--- Exercise requirements ---
A – According to the ERP migration playbook, where should data cleansing take place?
B – From the ERP migration playbook, write out the stretch from "ERP Data Migration: Field" through "migrate clean data.".

— Start of Excerpted passage —

ERP Data Migration: Field Mapping & Validation Playbook

80% of ERP project delays are caused by data migration. Not because the technical migration is hard, but because nobody profiled the source data, nobody documented the mapping rules, and nobody validated the results until go-live week. This playbook prevents that by giving you an explicit phase-gate process with validation criteria at every step.

The golden rule of ERP migration: data cleansing happens in the source system, not during migration. If you try to fix data quality issues in your ETL scripts, they’ll grow in complexity until they become unmaintainable. Clean the source first, then migrate clean data.

Migration Phases

Phase 1: Data Profiling → Understand what you have
Phase 2: Field Mapping → Define source → target transformations
Phase 3: Data Cleansing → Fix quality issues before migration
Phase 4: Migration Development → Build ETL scripts/tools
Phase 5: Mock Migration → Run full migration in test environment
Phase 6: Validation → Verify accuracy and completeness
Phase 7: Cutover → Execute production migration

Phase Timeline

Phase	Duration	Key Deliverable	Gate Criteria
Profiling	2-3 weeks	Data quality report	Business sign-off on scope
Mapping	3-4 weeks	Signed mapping document	All fields mapped or excluded
Cleansing	3-6 weeks	Clean source data	Quality KPIs met
Development	4-6 weeks	ETL scripts + unit tests	All mappings implemented
Mock Migration	2-3 weeks (×3 mocks)	Reconciliation report	Row counts + financials match
Validation	1-2 weeks	Business sign-off	SME spot-checks pass
Cutover	1 weekend	Production system live	Post-live validation passes

Phase 1: Data Profiling

Before mapping anything, understand your source data.

— End of Excerpted passage —
— Start of Entries supplied —

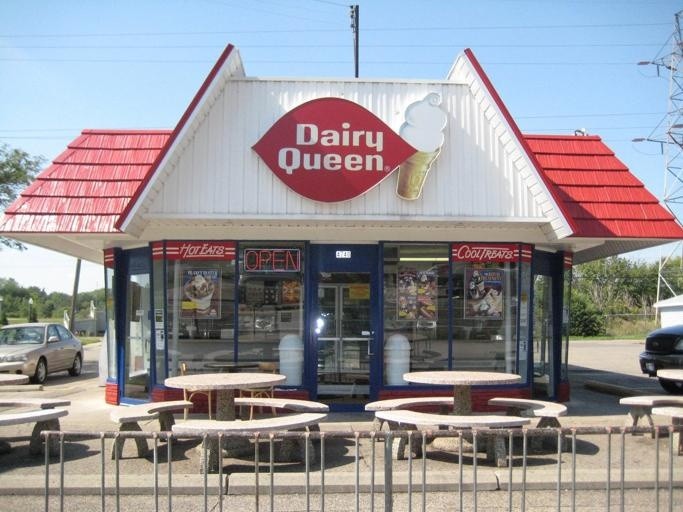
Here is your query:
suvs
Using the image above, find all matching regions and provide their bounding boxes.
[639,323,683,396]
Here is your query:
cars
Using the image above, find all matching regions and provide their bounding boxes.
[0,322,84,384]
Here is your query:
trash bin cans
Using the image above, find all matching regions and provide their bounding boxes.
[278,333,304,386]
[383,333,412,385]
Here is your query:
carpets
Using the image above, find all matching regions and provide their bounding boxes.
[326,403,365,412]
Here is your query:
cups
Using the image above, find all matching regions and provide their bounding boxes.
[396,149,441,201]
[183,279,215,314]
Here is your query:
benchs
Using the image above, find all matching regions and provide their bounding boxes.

— End of Entries supplied —
— Start of Entries supplied —

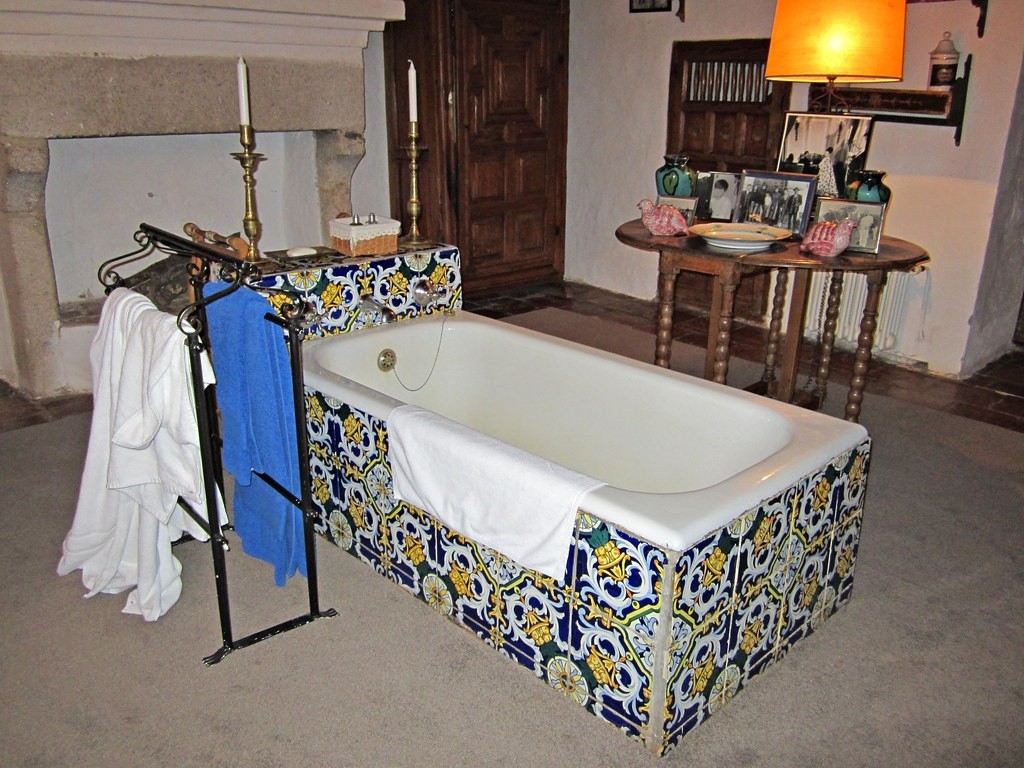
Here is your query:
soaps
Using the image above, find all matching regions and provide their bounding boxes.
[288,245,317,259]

— End of Entries supplied —
— Start of Entries supplied —

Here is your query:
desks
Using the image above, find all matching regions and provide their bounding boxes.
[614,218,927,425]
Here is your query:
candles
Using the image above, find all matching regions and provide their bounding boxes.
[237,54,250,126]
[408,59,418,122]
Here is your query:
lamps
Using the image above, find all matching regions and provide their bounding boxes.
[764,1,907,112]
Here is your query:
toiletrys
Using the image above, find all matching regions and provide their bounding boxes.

— End of Entries supplied —

--- Outputs by task ---
A – In the source system, not during migration.

B –
ERP Data Migration: Field Mapping & Validation Playbook

80% of ERP project delays are caused by data migration. Not because the technical migration is hard, but because nobody profiled the source data, nobody documented the mapping rules, and nobody validated the results until go-live week. This playbook prevents that by giving you an explicit phase-gate process with validation criteria at every step.

The golden rule of ERP migration: data cleansing happens in the source system, not during migration. If you try to fix data quality issues in your ETL scripts, they’ll grow in complexity until they become unmaintainable. Clean the source first, then migrate clean data.